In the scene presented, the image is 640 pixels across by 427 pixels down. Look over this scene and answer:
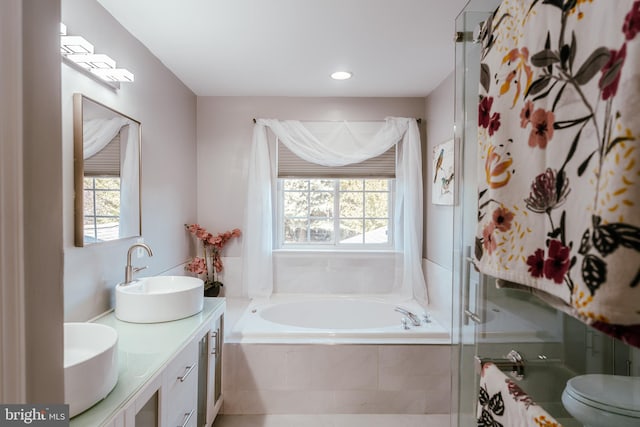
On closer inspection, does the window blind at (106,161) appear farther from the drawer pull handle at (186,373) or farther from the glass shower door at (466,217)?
the glass shower door at (466,217)

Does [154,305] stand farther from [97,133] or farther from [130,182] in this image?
[97,133]

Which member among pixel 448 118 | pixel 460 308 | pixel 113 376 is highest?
pixel 448 118

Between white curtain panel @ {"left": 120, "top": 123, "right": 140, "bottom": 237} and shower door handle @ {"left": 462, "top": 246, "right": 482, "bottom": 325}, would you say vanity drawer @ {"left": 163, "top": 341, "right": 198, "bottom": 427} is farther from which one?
shower door handle @ {"left": 462, "top": 246, "right": 482, "bottom": 325}

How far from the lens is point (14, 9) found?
490 millimetres

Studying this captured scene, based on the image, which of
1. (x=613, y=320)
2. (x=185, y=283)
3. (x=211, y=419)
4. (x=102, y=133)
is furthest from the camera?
(x=185, y=283)

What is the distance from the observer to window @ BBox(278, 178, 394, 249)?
11.7 feet

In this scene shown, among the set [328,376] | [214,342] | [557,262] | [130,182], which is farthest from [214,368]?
[557,262]

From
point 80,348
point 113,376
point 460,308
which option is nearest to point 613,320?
point 460,308

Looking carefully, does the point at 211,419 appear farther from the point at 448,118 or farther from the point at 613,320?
the point at 448,118

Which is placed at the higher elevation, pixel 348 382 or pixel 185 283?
pixel 185 283

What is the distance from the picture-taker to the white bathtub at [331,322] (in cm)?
246

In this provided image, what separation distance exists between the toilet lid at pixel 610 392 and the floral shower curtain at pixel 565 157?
1.00 ft

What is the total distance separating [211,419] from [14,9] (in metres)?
2.23

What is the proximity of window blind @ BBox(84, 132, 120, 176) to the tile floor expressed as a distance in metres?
1.71
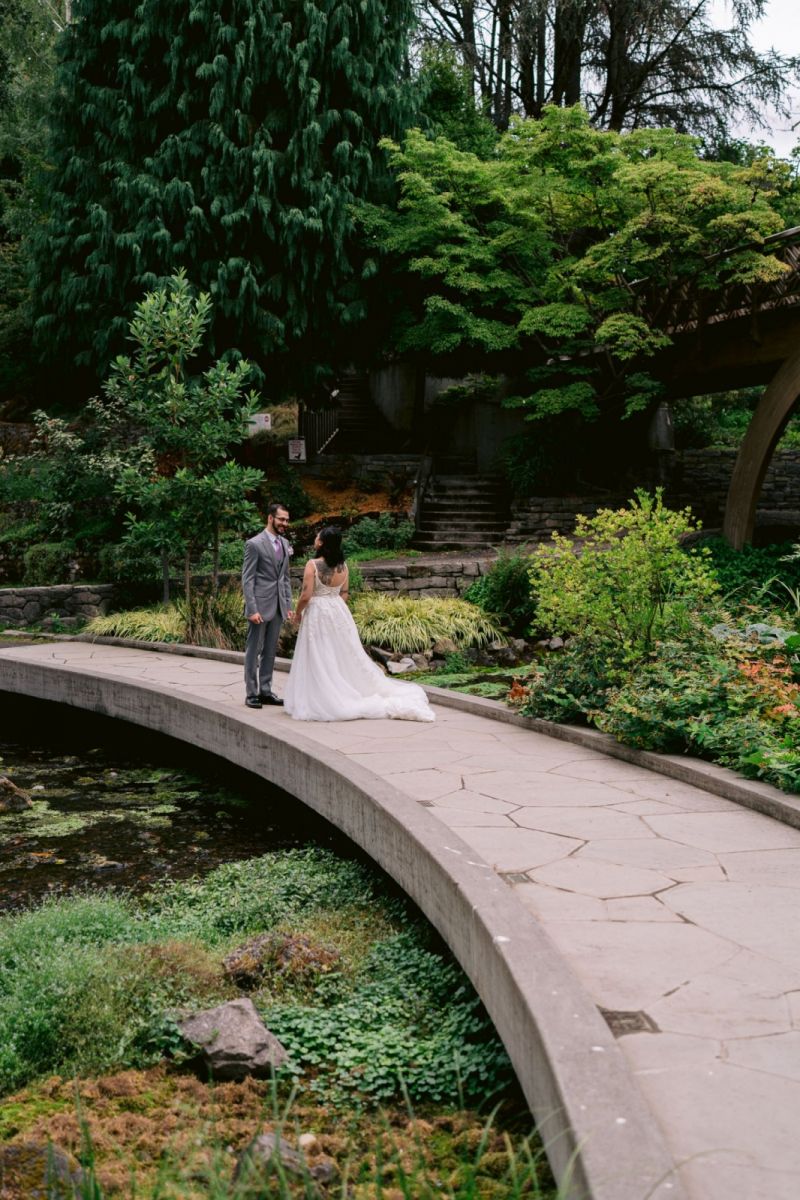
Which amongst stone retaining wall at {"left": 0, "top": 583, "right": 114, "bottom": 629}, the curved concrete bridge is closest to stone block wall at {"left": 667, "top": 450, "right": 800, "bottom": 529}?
stone retaining wall at {"left": 0, "top": 583, "right": 114, "bottom": 629}

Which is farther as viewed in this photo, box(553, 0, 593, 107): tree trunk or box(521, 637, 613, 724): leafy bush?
box(553, 0, 593, 107): tree trunk

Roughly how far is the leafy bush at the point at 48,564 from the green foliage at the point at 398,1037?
44.2 feet

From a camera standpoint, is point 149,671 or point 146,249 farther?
point 146,249

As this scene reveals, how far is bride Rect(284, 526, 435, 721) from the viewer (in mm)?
8758

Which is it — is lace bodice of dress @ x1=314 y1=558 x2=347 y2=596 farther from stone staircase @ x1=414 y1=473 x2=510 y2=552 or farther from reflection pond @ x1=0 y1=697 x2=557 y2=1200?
stone staircase @ x1=414 y1=473 x2=510 y2=552

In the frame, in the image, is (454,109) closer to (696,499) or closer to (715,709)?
(696,499)

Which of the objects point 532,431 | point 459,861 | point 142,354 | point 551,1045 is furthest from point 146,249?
point 551,1045

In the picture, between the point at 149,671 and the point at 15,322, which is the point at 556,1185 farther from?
the point at 15,322

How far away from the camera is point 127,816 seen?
8.34m

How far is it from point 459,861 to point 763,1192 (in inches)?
89.4

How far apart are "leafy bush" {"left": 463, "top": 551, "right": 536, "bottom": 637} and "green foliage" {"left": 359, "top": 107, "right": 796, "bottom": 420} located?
5380 mm

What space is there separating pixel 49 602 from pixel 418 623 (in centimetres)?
598

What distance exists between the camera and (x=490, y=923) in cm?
394

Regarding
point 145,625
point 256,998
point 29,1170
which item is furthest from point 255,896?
point 145,625
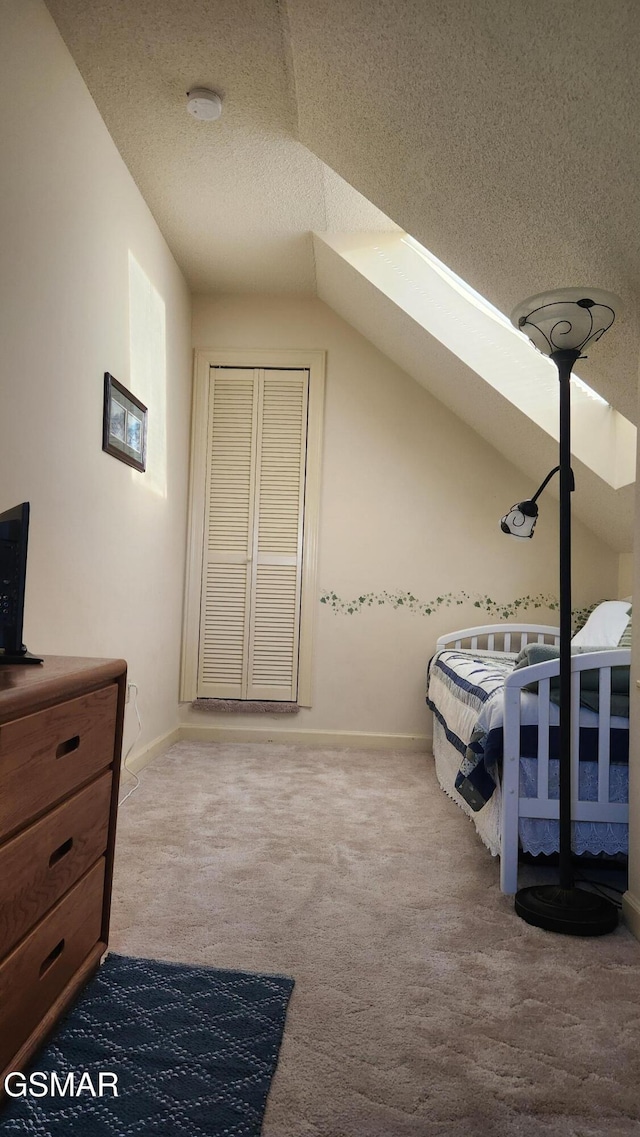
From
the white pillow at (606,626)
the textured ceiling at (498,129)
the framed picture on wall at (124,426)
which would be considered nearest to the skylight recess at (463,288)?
the textured ceiling at (498,129)

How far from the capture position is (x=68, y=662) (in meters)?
1.61

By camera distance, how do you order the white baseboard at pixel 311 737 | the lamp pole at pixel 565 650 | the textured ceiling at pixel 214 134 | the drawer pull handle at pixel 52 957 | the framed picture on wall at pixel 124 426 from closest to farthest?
the drawer pull handle at pixel 52 957
the lamp pole at pixel 565 650
the textured ceiling at pixel 214 134
the framed picture on wall at pixel 124 426
the white baseboard at pixel 311 737

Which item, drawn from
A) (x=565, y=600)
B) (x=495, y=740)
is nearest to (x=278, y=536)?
(x=495, y=740)

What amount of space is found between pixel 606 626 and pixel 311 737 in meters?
1.75

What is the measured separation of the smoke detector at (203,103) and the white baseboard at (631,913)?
289cm

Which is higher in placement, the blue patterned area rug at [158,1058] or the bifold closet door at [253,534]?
the bifold closet door at [253,534]

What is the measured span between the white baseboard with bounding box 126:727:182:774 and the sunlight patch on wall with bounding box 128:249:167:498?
4.12 ft

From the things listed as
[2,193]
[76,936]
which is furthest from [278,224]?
[76,936]

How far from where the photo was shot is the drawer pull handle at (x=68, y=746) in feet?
4.47

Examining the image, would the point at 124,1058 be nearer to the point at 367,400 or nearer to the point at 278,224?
the point at 278,224

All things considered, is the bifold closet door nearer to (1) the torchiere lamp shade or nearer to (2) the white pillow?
(2) the white pillow

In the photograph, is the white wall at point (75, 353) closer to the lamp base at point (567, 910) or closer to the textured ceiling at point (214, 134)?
the textured ceiling at point (214, 134)

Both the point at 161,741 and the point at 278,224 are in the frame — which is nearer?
the point at 278,224

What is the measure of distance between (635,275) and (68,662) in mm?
1850
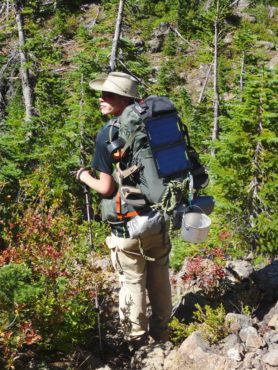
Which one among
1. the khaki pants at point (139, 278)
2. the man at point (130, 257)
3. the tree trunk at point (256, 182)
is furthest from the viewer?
the tree trunk at point (256, 182)

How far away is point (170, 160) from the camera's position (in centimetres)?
339

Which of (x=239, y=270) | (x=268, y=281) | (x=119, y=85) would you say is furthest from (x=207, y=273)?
(x=119, y=85)

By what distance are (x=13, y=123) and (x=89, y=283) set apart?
7012mm

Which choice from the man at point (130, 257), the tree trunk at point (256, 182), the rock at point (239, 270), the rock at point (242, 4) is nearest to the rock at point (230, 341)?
the man at point (130, 257)

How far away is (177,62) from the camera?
3694cm

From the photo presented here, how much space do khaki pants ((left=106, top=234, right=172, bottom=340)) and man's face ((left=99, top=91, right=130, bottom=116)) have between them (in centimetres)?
112

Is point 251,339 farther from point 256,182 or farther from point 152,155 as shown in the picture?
point 256,182

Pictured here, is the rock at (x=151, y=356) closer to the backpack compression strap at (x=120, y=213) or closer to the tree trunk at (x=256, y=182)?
the backpack compression strap at (x=120, y=213)

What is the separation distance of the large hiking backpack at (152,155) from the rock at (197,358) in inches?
44.4

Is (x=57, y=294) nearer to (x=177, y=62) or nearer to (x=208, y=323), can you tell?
(x=208, y=323)

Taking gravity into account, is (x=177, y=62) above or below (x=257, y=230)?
below

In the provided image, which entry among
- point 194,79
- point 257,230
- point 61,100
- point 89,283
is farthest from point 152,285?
point 194,79

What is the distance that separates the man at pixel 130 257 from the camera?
11.8 ft

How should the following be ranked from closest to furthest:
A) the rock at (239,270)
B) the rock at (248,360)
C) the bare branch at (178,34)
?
the rock at (248,360) < the rock at (239,270) < the bare branch at (178,34)
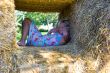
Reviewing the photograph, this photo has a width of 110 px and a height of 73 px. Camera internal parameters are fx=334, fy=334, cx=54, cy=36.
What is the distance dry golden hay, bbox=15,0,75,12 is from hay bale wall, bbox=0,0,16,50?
53 cm

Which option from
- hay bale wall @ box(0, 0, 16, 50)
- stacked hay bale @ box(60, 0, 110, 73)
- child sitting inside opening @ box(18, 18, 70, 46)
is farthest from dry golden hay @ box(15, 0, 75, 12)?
hay bale wall @ box(0, 0, 16, 50)

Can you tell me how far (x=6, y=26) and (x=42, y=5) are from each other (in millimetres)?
990

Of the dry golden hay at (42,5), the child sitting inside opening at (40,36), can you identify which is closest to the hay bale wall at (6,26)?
the dry golden hay at (42,5)

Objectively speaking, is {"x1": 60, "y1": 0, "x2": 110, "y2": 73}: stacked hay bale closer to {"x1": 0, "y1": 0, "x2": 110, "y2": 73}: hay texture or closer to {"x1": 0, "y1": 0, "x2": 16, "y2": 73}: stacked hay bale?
{"x1": 0, "y1": 0, "x2": 110, "y2": 73}: hay texture

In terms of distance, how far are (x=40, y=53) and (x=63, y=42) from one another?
0.70 m

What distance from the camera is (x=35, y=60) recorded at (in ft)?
10.7

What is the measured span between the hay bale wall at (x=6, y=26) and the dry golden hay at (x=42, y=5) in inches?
20.7

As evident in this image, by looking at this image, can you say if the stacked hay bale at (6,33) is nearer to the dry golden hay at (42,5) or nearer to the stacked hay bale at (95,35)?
the dry golden hay at (42,5)

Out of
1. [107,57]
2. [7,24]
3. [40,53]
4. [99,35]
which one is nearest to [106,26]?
[99,35]

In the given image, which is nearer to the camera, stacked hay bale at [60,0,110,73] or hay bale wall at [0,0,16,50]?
hay bale wall at [0,0,16,50]

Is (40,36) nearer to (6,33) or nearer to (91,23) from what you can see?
(91,23)

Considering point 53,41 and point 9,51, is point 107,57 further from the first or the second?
point 9,51

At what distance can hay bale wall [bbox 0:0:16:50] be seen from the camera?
10.2ft

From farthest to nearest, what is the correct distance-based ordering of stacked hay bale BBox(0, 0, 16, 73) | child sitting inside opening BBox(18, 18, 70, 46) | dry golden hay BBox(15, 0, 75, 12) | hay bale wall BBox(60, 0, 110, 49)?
child sitting inside opening BBox(18, 18, 70, 46), dry golden hay BBox(15, 0, 75, 12), hay bale wall BBox(60, 0, 110, 49), stacked hay bale BBox(0, 0, 16, 73)
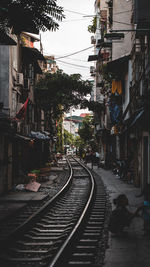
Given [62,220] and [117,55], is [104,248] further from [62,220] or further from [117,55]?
[117,55]

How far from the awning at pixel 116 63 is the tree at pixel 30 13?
19.8m

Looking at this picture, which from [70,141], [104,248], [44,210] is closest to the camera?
[104,248]

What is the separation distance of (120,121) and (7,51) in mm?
11502

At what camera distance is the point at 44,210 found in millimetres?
12242

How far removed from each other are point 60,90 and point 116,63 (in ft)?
43.4

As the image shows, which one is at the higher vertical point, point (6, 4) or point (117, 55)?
point (117, 55)

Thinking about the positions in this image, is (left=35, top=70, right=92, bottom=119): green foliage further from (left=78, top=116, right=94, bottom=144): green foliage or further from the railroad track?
(left=78, top=116, right=94, bottom=144): green foliage

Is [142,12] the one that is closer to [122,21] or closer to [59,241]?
[59,241]

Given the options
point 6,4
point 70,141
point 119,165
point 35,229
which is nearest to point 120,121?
point 119,165

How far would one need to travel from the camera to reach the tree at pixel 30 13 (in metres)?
5.32

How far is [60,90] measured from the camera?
129ft

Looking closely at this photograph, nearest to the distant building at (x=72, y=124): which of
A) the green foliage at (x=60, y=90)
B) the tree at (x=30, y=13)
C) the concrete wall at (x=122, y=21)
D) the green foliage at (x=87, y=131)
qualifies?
the green foliage at (x=87, y=131)

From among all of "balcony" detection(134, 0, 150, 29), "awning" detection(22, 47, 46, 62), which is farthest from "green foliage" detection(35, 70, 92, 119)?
"balcony" detection(134, 0, 150, 29)

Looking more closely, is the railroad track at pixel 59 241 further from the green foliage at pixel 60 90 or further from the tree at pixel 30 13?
the green foliage at pixel 60 90
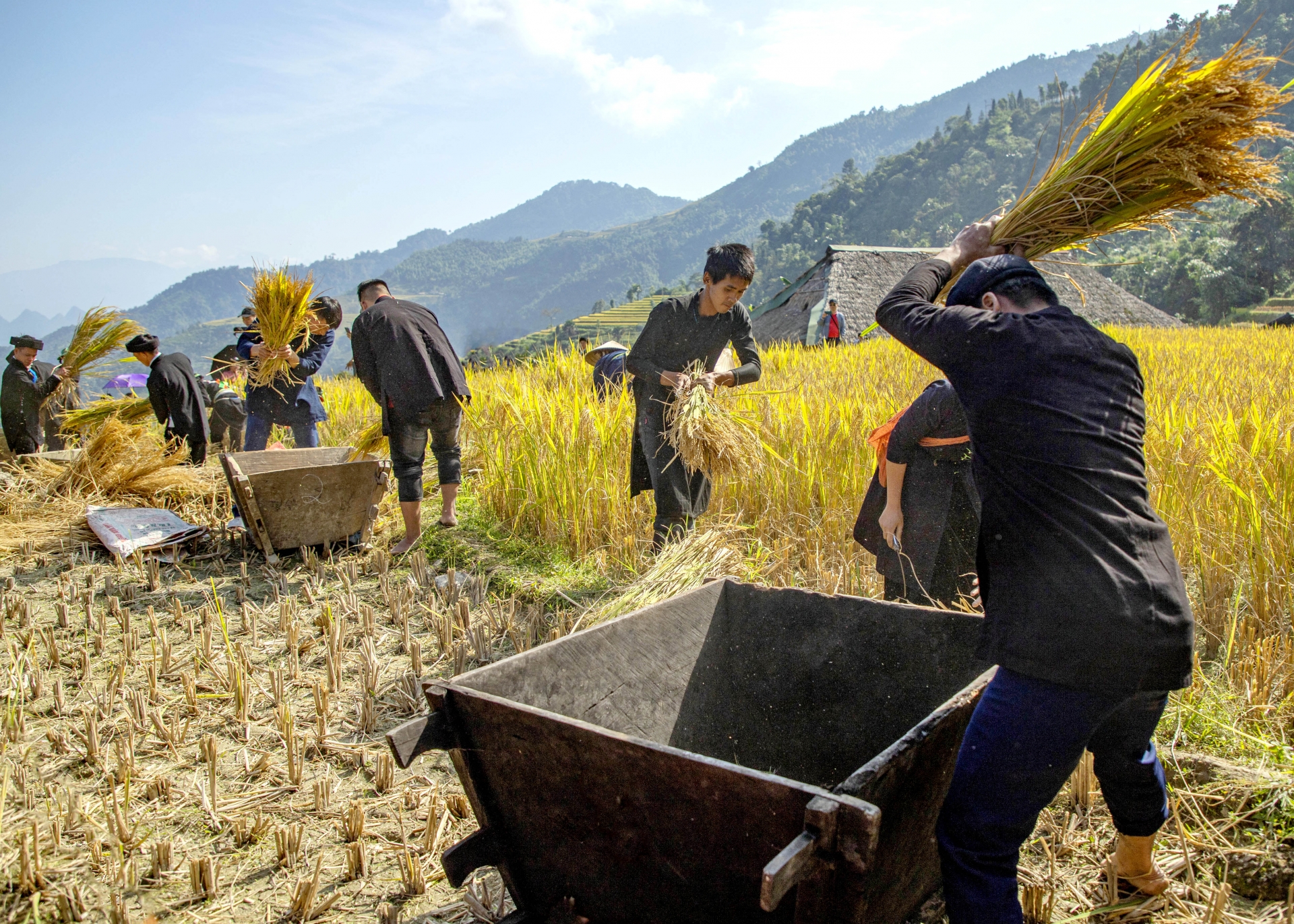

══════

--- Written problem ---
Rewrite everything from the line containing "From among all" down to the end of the records, replacing "awning" with "canopy" and keeping all else unchanged. Leave the pictures out of the answer.

--- Full response ---
From among all of "balcony" detection(134, 0, 150, 29), "canopy" detection(22, 47, 46, 62), which is farthest from "green foliage" detection(35, 70, 92, 119)?
"balcony" detection(134, 0, 150, 29)

Looking more closely, is the railroad track at pixel 59 241 further from the green foliage at pixel 60 90 or further from the tree at pixel 30 13?
the green foliage at pixel 60 90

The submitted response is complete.